_TEXTE D'ÉTUDE_
════════════════

Photographie algérienne : De la genèse à la représentation (Continents Manuscrits, n°14)

Publié le par Marc Escola (Source : Rym Khene)

Photographie algérienne : De la genèse à la représentation

Appel à contributions, 

Continents Manuscrits, n°14, mars 2020

 

En Algérie, et sur l’Algérie, la photographie est une discipline peu analysée. Alors que l’image photographique y est présente depuis son invention, les modalités de constitution et de valorisation d’archives visuelles au sein de fonds publics ou privés, par des institutions, des particuliers ou des artistes, ne sont pas suffisamment connues. Cette problématique est présente dans trois moments clés de l’histoire algérienne, celui de la colonisation, de la guerre d’indépendance et pendant les années 1990.

Dès les débuts de la photographie, qui coïncident avec les premières décennies de la conquête coloniale, nous pouvons, à travers les photographies qui sont fabriquées, exploitées et diffusées, analyser la façon dont les espaces, l’architecture, les personnes, les symboles, sont identifiés, nommés, appréciés, hiérarchisés[1]. Cette prise en charge du médium par l’autorité coloniale a construit des codes de représentation pour le territoire, les Algériens, les figures historiques, et a produit une abondance iconographique dont le but est le plus souvent de légitimer la présence coloniale française en Algérie. Nous savons à présent que cette vision dominante commence à se fragiliser dès les débuts de la guerre pour l’indépendance, notamment du fait de l’action du FLN[2] qui mène, comme composante de la guerre de libération nationale, une guerre médiatique et symbolique à l’intérieur du territoire aussi bien qu’à l’étranger.

Aujourd’hui, vingt ans après la fin d’une décennie de « guerre civile » dont les images ont, dans l’ensemble, été prises en charge par très peu de chercheurs, et dont le leitmotiv est de qualifier cette période comme étant « sans images », artistes et chercheurs, notamment à travers l’utilisation de photos d’archives, proposent différentes représentations du territoire, de la population, de la mémoire, et de l’Histoire.

════════════════

_ENTRÉES_

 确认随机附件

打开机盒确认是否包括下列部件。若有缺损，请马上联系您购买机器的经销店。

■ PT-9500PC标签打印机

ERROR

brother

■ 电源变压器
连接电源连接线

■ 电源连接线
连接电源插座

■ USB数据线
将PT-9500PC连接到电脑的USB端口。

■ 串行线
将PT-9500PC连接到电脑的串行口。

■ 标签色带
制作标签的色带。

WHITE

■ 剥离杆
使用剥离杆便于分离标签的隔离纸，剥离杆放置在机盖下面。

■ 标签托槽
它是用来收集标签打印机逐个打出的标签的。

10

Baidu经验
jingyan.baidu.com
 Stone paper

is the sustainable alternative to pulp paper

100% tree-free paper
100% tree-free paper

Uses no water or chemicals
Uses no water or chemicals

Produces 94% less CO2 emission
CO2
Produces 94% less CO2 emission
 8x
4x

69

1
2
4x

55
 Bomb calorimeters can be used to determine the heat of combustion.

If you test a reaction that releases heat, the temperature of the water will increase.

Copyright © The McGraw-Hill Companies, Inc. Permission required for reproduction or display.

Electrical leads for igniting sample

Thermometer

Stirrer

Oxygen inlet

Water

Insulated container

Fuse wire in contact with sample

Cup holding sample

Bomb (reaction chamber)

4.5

════════════════

_TÂCHE À RÉALISER_
Indiquez, s'il vous plaît, si chacune des affirmations suivantes concorde avec l'appel à contributions sur la photographie algérienne. Répondez par oui ou par non, en citant à l'identique les mots du texte qui tranchent.
1. La photographie est une discipline largement étudiée en Algérie.
2. Les débuts de la photographie coïncident avec les premières décennies de la conquête coloniale.
3. Le FLN a mené sa guerre médiatique uniquement à l'étranger.

_CORRIGÉ_
1. Non : « En Algérie, et sur l’Algérie, la photographie est une discipline peu analysée. »
2. Oui : « Dès les débuts de la photographie, qui coïncident avec les premières décennies de la conquête coloniale »
3. Non : « une guerre médiatique et symbolique à l’intérieur du territoire aussi bien qu’à l’étranger »